Verimliliğin temel rekabet faktörü olduğu sanayi çağı çoktan kapandı. Rekabet faktörünün inovasyon olduğu uzay çağındayız. Yüksek etkili inovasyonlar hayatımızı baştan sona değiştiriyor. Çevre sorunları, Z kuşağı, globalleşme, iklim değişikliği ve en küresel salgınlar değişimi daha da hızlandıracak. COVID-19 pandemisi tamamen bittiğinde hiçbir şey eskisi gibi olmayacak kuşkusuz. Tüm olumsuzluklara rağmen krizin belki de iyi tarafı; normal zamanda yıllar alacak radikal çözümleri bu olağan üstü zamanlarda olağan üstü iş birlikleriyle çok daha kısa sürede başarabiliriz. Bu hıza ayak uydurabilenler hayatta kalacak. Bugünün pek çok büyük markası yakında tarih olabilir. Bundan 10 yıl sonra sadece en iyiler yaşamaya devam edecek. 

Kuşkusuz insanlık bu çarpışmadan güçlenerek çıkacak ama bu büyük buhran sonrasında eski paradigmalar ve parametrelerle devam etmemiz artık imkânsız. Karar vericilerin inovasyonlara bakış açısının değişmesi şart.

Yüksek etkili inovasyonları başarabilmek için 11 madde öneriyorum:

  1. İnovasyon fikir ile değil fırsat ile başlar
  2. Stratejisiz bir inovasyon başarılı ve sürdürebilir olamaz
  3. İnovasyonun merkezinde müşteri değil müşterinin yapması gereken iş (ihtiyaç) vardır.
  4. Müşterinin kim olduğunu ya da ne yaptığını değil neden yaptığını anla.
  5. Sadece müşterilerle değil asıl müşteri olmayanlarla (pazarda hiç yok) empati kur.
  6. Sadece problemlerle ilgilenme (fonksiyonel). Bezen inovasyonlar duygusal ve sosyal işlerden (ihtiyaçlardan) doğar.
  7. Hiçbir şey satın almayan gruplar büyük fırsatlar barındırır.
  8. Çözüme değil ihtiyaca, rakiplere değil rekabetsizliğe odaklan.
  9. ARGE, yüksek etkili inovasyonları garanti etmez.
  10. Ürün iyileştirmeye (ÜRGE) değil yeni pazar yaratmaya odaklan.
  11. Senin ürününü, rakiplerin ürününü, hatta ikame ürünleri reddeden ve kendi çözümlerini geliştiren insanlara dikkat et.

Z kuşağı markaları sadece büyüklükleri ve bilançoları ile yargılamayacak. Topluma, dünyaya, hatta gezegenimize katkısı, çevreye pozitif etkileri, global sorunlara sunduğu çözümler ve zor zamanlarda aldığı risklerle ölçecekler değerlerini. Şirketlerin tüzel kişilikten çok daha fazlası olduğu ve sadece iş veren pozisyonunda kalamayacağı bir zamana eviriliyoruz.
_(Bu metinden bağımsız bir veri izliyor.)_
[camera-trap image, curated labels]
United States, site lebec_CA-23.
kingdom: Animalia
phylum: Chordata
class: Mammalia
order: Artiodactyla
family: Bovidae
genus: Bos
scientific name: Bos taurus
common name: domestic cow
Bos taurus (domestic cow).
Eğer lokal ölçekte dahi olsa toplulukların içselleştirdiği ve sissiz hayatın eksik kaldığı bir marka olabilmişseniz zamanın ruhunu arkanıza almışsınız demektir.
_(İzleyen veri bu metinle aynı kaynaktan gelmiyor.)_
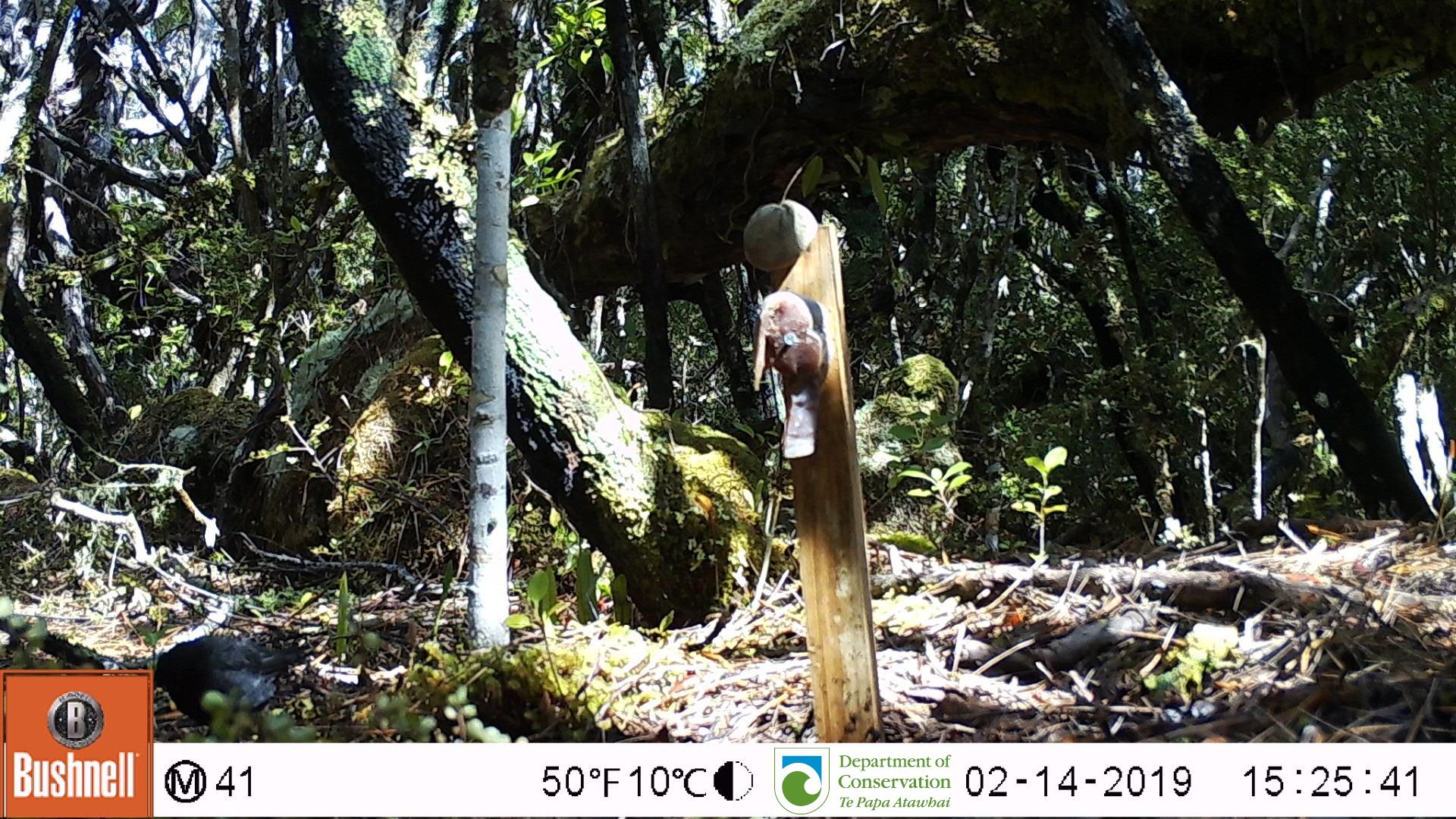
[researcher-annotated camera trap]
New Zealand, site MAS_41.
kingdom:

Tüm dengelerin değiştiği ve yeni dengelerin oluşacağı bu yeni dönemde yeni tip liderlere, çözümlere, modellere, değerlere ve yeteneklere ihtiyacımız var. İnovasyon, bundan böyle olursa iyi olur (nice to have) değil olmazsa olmaz (must to have) bir ajanda maddesidir. Radikal inovasyonlara imza atamayanlar büyük bir kırılmayla gelen bu kasırgadan sağ çıkamayacaklar.